— Start of Source passage —

Recently, former Commissioner of Police Orville Durant rather unkindly suggested that the current police administration had dropped the ball on policing especially as it related to community intervention. We disagree with this rather simplistic assessment of the present situation. Notwithstanding that community policing is still practised to some degree, there are a number of factors that contributed to fewer gun-related crimes being committed 25 or 40 years ago as compared to the present era.
We are told that there was greater cohesion and efficiency within all sectors of the judiciary. We are told that policing was more robust on the streets in terms of prevention, intervention and investigation, as well as the production of files to the law courts to have serious matters adjudicated. We are told the present phenomenon of serial offenders – inclusive of murder accused – being constantly granted bail was unheard of. But most importantly, we are told that the number and level of firepower in the hands of criminals was an extremely far cry from what obtains today. And it is with the latter that authorities now need to act and stop talking.

— End of Source passage —

| Written problem 1 |
Do these statements agree with the passage on policing? For each one, answer yes or no and quote the words from the passage that settle it.
(a) The passage agrees with Orville Durant's assessment of the current police administration.
(b) The passage says community policing is still practised to some degree.
(c) The passage says serial offenders being constantly granted bail was common in earlier times.
| Written problem 2 |
Can you write out the passage on policing word for word, from "Recently, former Commissioner" to "the present era."?
The data that comes next plays no part here.

— Start of Extracted records —

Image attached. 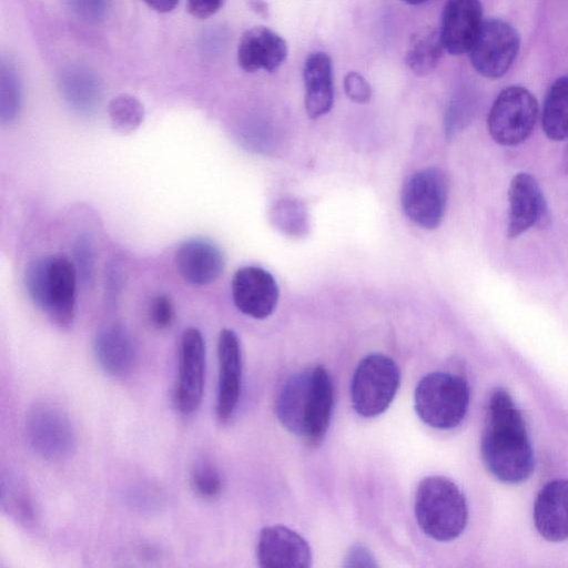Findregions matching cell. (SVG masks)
Segmentation results:
<instances>
[{"label": "cell", "instance_id": "6da1fadb", "mask_svg": "<svg viewBox=\"0 0 568 568\" xmlns=\"http://www.w3.org/2000/svg\"><path fill=\"white\" fill-rule=\"evenodd\" d=\"M480 452L486 468L503 483H521L534 470V453L525 420L504 388L490 395Z\"/></svg>", "mask_w": 568, "mask_h": 568}, {"label": "cell", "instance_id": "7a4b0ae2", "mask_svg": "<svg viewBox=\"0 0 568 568\" xmlns=\"http://www.w3.org/2000/svg\"><path fill=\"white\" fill-rule=\"evenodd\" d=\"M334 402L328 372L321 365L293 374L276 400L280 423L308 446H318L327 432Z\"/></svg>", "mask_w": 568, "mask_h": 568}, {"label": "cell", "instance_id": "3957f363", "mask_svg": "<svg viewBox=\"0 0 568 568\" xmlns=\"http://www.w3.org/2000/svg\"><path fill=\"white\" fill-rule=\"evenodd\" d=\"M77 278L74 263L62 255L36 258L24 273L29 297L59 327H69L73 323Z\"/></svg>", "mask_w": 568, "mask_h": 568}, {"label": "cell", "instance_id": "277c9868", "mask_svg": "<svg viewBox=\"0 0 568 568\" xmlns=\"http://www.w3.org/2000/svg\"><path fill=\"white\" fill-rule=\"evenodd\" d=\"M415 516L419 528L438 541L457 538L468 518L464 494L450 479L443 476L424 478L415 494Z\"/></svg>", "mask_w": 568, "mask_h": 568}, {"label": "cell", "instance_id": "5b68a950", "mask_svg": "<svg viewBox=\"0 0 568 568\" xmlns=\"http://www.w3.org/2000/svg\"><path fill=\"white\" fill-rule=\"evenodd\" d=\"M468 405V384L459 375L445 372L429 373L415 388V410L418 417L433 428L456 427L464 419Z\"/></svg>", "mask_w": 568, "mask_h": 568}, {"label": "cell", "instance_id": "8992f818", "mask_svg": "<svg viewBox=\"0 0 568 568\" xmlns=\"http://www.w3.org/2000/svg\"><path fill=\"white\" fill-rule=\"evenodd\" d=\"M399 383V368L390 357L379 353L366 355L353 374V408L363 417L381 415L393 402Z\"/></svg>", "mask_w": 568, "mask_h": 568}, {"label": "cell", "instance_id": "52a82bcc", "mask_svg": "<svg viewBox=\"0 0 568 568\" xmlns=\"http://www.w3.org/2000/svg\"><path fill=\"white\" fill-rule=\"evenodd\" d=\"M24 432L29 447L47 460L67 459L77 446L69 415L51 403H38L28 410Z\"/></svg>", "mask_w": 568, "mask_h": 568}, {"label": "cell", "instance_id": "ba28073f", "mask_svg": "<svg viewBox=\"0 0 568 568\" xmlns=\"http://www.w3.org/2000/svg\"><path fill=\"white\" fill-rule=\"evenodd\" d=\"M538 118V103L525 88L514 85L504 89L494 101L487 128L494 141L514 146L531 134Z\"/></svg>", "mask_w": 568, "mask_h": 568}, {"label": "cell", "instance_id": "9c48e42d", "mask_svg": "<svg viewBox=\"0 0 568 568\" xmlns=\"http://www.w3.org/2000/svg\"><path fill=\"white\" fill-rule=\"evenodd\" d=\"M448 181L437 168H426L412 174L404 183L400 203L406 216L416 225L433 230L445 214Z\"/></svg>", "mask_w": 568, "mask_h": 568}, {"label": "cell", "instance_id": "30bf717a", "mask_svg": "<svg viewBox=\"0 0 568 568\" xmlns=\"http://www.w3.org/2000/svg\"><path fill=\"white\" fill-rule=\"evenodd\" d=\"M519 44V36L508 22L484 20L469 50L471 64L484 77L499 78L514 63Z\"/></svg>", "mask_w": 568, "mask_h": 568}, {"label": "cell", "instance_id": "8fae6325", "mask_svg": "<svg viewBox=\"0 0 568 568\" xmlns=\"http://www.w3.org/2000/svg\"><path fill=\"white\" fill-rule=\"evenodd\" d=\"M205 379V344L195 327L183 331L179 347L178 379L174 389L175 408L183 415L201 405Z\"/></svg>", "mask_w": 568, "mask_h": 568}, {"label": "cell", "instance_id": "7c38bea8", "mask_svg": "<svg viewBox=\"0 0 568 568\" xmlns=\"http://www.w3.org/2000/svg\"><path fill=\"white\" fill-rule=\"evenodd\" d=\"M231 288L236 308L256 320L268 317L278 302L280 291L274 276L260 266L240 267L233 275Z\"/></svg>", "mask_w": 568, "mask_h": 568}, {"label": "cell", "instance_id": "4fadbf2b", "mask_svg": "<svg viewBox=\"0 0 568 568\" xmlns=\"http://www.w3.org/2000/svg\"><path fill=\"white\" fill-rule=\"evenodd\" d=\"M219 383L216 416L225 423L233 416L241 395L242 355L239 337L230 328L220 332L217 339Z\"/></svg>", "mask_w": 568, "mask_h": 568}, {"label": "cell", "instance_id": "5bb4252c", "mask_svg": "<svg viewBox=\"0 0 568 568\" xmlns=\"http://www.w3.org/2000/svg\"><path fill=\"white\" fill-rule=\"evenodd\" d=\"M256 558L261 567L308 568L312 551L307 541L284 526L264 527L258 536Z\"/></svg>", "mask_w": 568, "mask_h": 568}, {"label": "cell", "instance_id": "9a60e30c", "mask_svg": "<svg viewBox=\"0 0 568 568\" xmlns=\"http://www.w3.org/2000/svg\"><path fill=\"white\" fill-rule=\"evenodd\" d=\"M508 202L507 235L510 239L518 237L546 216L547 205L541 189L529 173L521 172L511 179Z\"/></svg>", "mask_w": 568, "mask_h": 568}, {"label": "cell", "instance_id": "2e32d148", "mask_svg": "<svg viewBox=\"0 0 568 568\" xmlns=\"http://www.w3.org/2000/svg\"><path fill=\"white\" fill-rule=\"evenodd\" d=\"M483 21L479 0H447L439 29L444 50L455 55L469 52Z\"/></svg>", "mask_w": 568, "mask_h": 568}, {"label": "cell", "instance_id": "e0dca14e", "mask_svg": "<svg viewBox=\"0 0 568 568\" xmlns=\"http://www.w3.org/2000/svg\"><path fill=\"white\" fill-rule=\"evenodd\" d=\"M174 262L180 276L196 286L215 282L225 265L222 250L212 241L202 237L182 242L175 251Z\"/></svg>", "mask_w": 568, "mask_h": 568}, {"label": "cell", "instance_id": "ac0fdd59", "mask_svg": "<svg viewBox=\"0 0 568 568\" xmlns=\"http://www.w3.org/2000/svg\"><path fill=\"white\" fill-rule=\"evenodd\" d=\"M286 55L285 40L265 27L246 30L237 47V63L245 72H273L284 62Z\"/></svg>", "mask_w": 568, "mask_h": 568}, {"label": "cell", "instance_id": "d6986e66", "mask_svg": "<svg viewBox=\"0 0 568 568\" xmlns=\"http://www.w3.org/2000/svg\"><path fill=\"white\" fill-rule=\"evenodd\" d=\"M534 521L545 539H568V479H556L542 487L535 501Z\"/></svg>", "mask_w": 568, "mask_h": 568}, {"label": "cell", "instance_id": "ffe728a7", "mask_svg": "<svg viewBox=\"0 0 568 568\" xmlns=\"http://www.w3.org/2000/svg\"><path fill=\"white\" fill-rule=\"evenodd\" d=\"M93 352L99 366L111 376L131 372L136 361L134 339L121 324L102 328L94 338Z\"/></svg>", "mask_w": 568, "mask_h": 568}, {"label": "cell", "instance_id": "44dd1931", "mask_svg": "<svg viewBox=\"0 0 568 568\" xmlns=\"http://www.w3.org/2000/svg\"><path fill=\"white\" fill-rule=\"evenodd\" d=\"M305 110L310 118L317 119L333 106L334 85L331 58L324 52H314L303 69Z\"/></svg>", "mask_w": 568, "mask_h": 568}, {"label": "cell", "instance_id": "7402d4cb", "mask_svg": "<svg viewBox=\"0 0 568 568\" xmlns=\"http://www.w3.org/2000/svg\"><path fill=\"white\" fill-rule=\"evenodd\" d=\"M541 124L548 139H568V75L557 79L550 87L542 106Z\"/></svg>", "mask_w": 568, "mask_h": 568}, {"label": "cell", "instance_id": "603a6c76", "mask_svg": "<svg viewBox=\"0 0 568 568\" xmlns=\"http://www.w3.org/2000/svg\"><path fill=\"white\" fill-rule=\"evenodd\" d=\"M443 49L439 31L425 27L412 36L405 62L416 75H427L438 64Z\"/></svg>", "mask_w": 568, "mask_h": 568}, {"label": "cell", "instance_id": "cb8c5ba5", "mask_svg": "<svg viewBox=\"0 0 568 568\" xmlns=\"http://www.w3.org/2000/svg\"><path fill=\"white\" fill-rule=\"evenodd\" d=\"M0 503L3 511L16 523L29 527L34 524V506L24 481L13 473L1 475Z\"/></svg>", "mask_w": 568, "mask_h": 568}, {"label": "cell", "instance_id": "d4e9b609", "mask_svg": "<svg viewBox=\"0 0 568 568\" xmlns=\"http://www.w3.org/2000/svg\"><path fill=\"white\" fill-rule=\"evenodd\" d=\"M61 91L72 109L90 114L100 102V87L97 79L83 70H70L61 79Z\"/></svg>", "mask_w": 568, "mask_h": 568}, {"label": "cell", "instance_id": "484cf974", "mask_svg": "<svg viewBox=\"0 0 568 568\" xmlns=\"http://www.w3.org/2000/svg\"><path fill=\"white\" fill-rule=\"evenodd\" d=\"M111 126L121 134L135 131L144 120V108L135 97L122 93L114 97L108 104Z\"/></svg>", "mask_w": 568, "mask_h": 568}, {"label": "cell", "instance_id": "4316f807", "mask_svg": "<svg viewBox=\"0 0 568 568\" xmlns=\"http://www.w3.org/2000/svg\"><path fill=\"white\" fill-rule=\"evenodd\" d=\"M272 221L281 232L288 236H303L310 223L305 206L295 199H283L272 210Z\"/></svg>", "mask_w": 568, "mask_h": 568}, {"label": "cell", "instance_id": "83f0119b", "mask_svg": "<svg viewBox=\"0 0 568 568\" xmlns=\"http://www.w3.org/2000/svg\"><path fill=\"white\" fill-rule=\"evenodd\" d=\"M21 108V87L16 69L2 62L0 71V121L12 123Z\"/></svg>", "mask_w": 568, "mask_h": 568}, {"label": "cell", "instance_id": "f1b7e54d", "mask_svg": "<svg viewBox=\"0 0 568 568\" xmlns=\"http://www.w3.org/2000/svg\"><path fill=\"white\" fill-rule=\"evenodd\" d=\"M190 480L195 494L205 499L215 498L222 490V478L219 470L205 459L194 464Z\"/></svg>", "mask_w": 568, "mask_h": 568}, {"label": "cell", "instance_id": "f546056e", "mask_svg": "<svg viewBox=\"0 0 568 568\" xmlns=\"http://www.w3.org/2000/svg\"><path fill=\"white\" fill-rule=\"evenodd\" d=\"M74 265L78 276L84 284H90L94 276L95 253L90 234H80L73 244Z\"/></svg>", "mask_w": 568, "mask_h": 568}, {"label": "cell", "instance_id": "4dcf8cb0", "mask_svg": "<svg viewBox=\"0 0 568 568\" xmlns=\"http://www.w3.org/2000/svg\"><path fill=\"white\" fill-rule=\"evenodd\" d=\"M148 316L154 328L165 329L170 327L175 317L172 298L166 294L155 295L149 305Z\"/></svg>", "mask_w": 568, "mask_h": 568}, {"label": "cell", "instance_id": "1f68e13d", "mask_svg": "<svg viewBox=\"0 0 568 568\" xmlns=\"http://www.w3.org/2000/svg\"><path fill=\"white\" fill-rule=\"evenodd\" d=\"M72 10L90 22H99L108 13L111 0H69Z\"/></svg>", "mask_w": 568, "mask_h": 568}, {"label": "cell", "instance_id": "d6a6232c", "mask_svg": "<svg viewBox=\"0 0 568 568\" xmlns=\"http://www.w3.org/2000/svg\"><path fill=\"white\" fill-rule=\"evenodd\" d=\"M346 95L356 103H367L372 97V88L365 78L357 72H348L344 78Z\"/></svg>", "mask_w": 568, "mask_h": 568}, {"label": "cell", "instance_id": "836d02e7", "mask_svg": "<svg viewBox=\"0 0 568 568\" xmlns=\"http://www.w3.org/2000/svg\"><path fill=\"white\" fill-rule=\"evenodd\" d=\"M124 276L116 263H111L105 271V297L109 303H114L122 291Z\"/></svg>", "mask_w": 568, "mask_h": 568}, {"label": "cell", "instance_id": "e575fe53", "mask_svg": "<svg viewBox=\"0 0 568 568\" xmlns=\"http://www.w3.org/2000/svg\"><path fill=\"white\" fill-rule=\"evenodd\" d=\"M344 566L346 567H376L375 559L364 545L355 544L348 550Z\"/></svg>", "mask_w": 568, "mask_h": 568}, {"label": "cell", "instance_id": "d590c367", "mask_svg": "<svg viewBox=\"0 0 568 568\" xmlns=\"http://www.w3.org/2000/svg\"><path fill=\"white\" fill-rule=\"evenodd\" d=\"M224 0H186L189 13L196 19H207L215 14Z\"/></svg>", "mask_w": 568, "mask_h": 568}, {"label": "cell", "instance_id": "8d00e7d4", "mask_svg": "<svg viewBox=\"0 0 568 568\" xmlns=\"http://www.w3.org/2000/svg\"><path fill=\"white\" fill-rule=\"evenodd\" d=\"M151 9L161 12L166 13L172 11L176 4L179 3V0H143Z\"/></svg>", "mask_w": 568, "mask_h": 568}, {"label": "cell", "instance_id": "74e56055", "mask_svg": "<svg viewBox=\"0 0 568 568\" xmlns=\"http://www.w3.org/2000/svg\"><path fill=\"white\" fill-rule=\"evenodd\" d=\"M562 169L568 174V144L566 145L562 154Z\"/></svg>", "mask_w": 568, "mask_h": 568}, {"label": "cell", "instance_id": "f35d334b", "mask_svg": "<svg viewBox=\"0 0 568 568\" xmlns=\"http://www.w3.org/2000/svg\"><path fill=\"white\" fill-rule=\"evenodd\" d=\"M404 2L408 3V4H420V3H424L426 2L427 0H403Z\"/></svg>", "mask_w": 568, "mask_h": 568}]
</instances>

— End of Extracted records —

| Output 1 |
(a) No: "We disagree with this rather simplistic assessment of the present situation."
(b) Yes: "community policing is still practised to some degree"
(c) No: "the present phenomenon of serial offenders – inclusive of murder accused – being constantly granted bail was unheard of"

| Output 2 |
Recently, former Commissioner of Police Orville Durant rather unkindly suggested that the current police administration had dropped the ball on policing especially as it related to community intervention. We disagree with this rather simplistic assessment of the present situation. Notwithstanding that community policing is still practised to some degree, there are a number of factors that contributed to fewer gun-related crimes being committed 25 or 40 years ago as compared to the present era.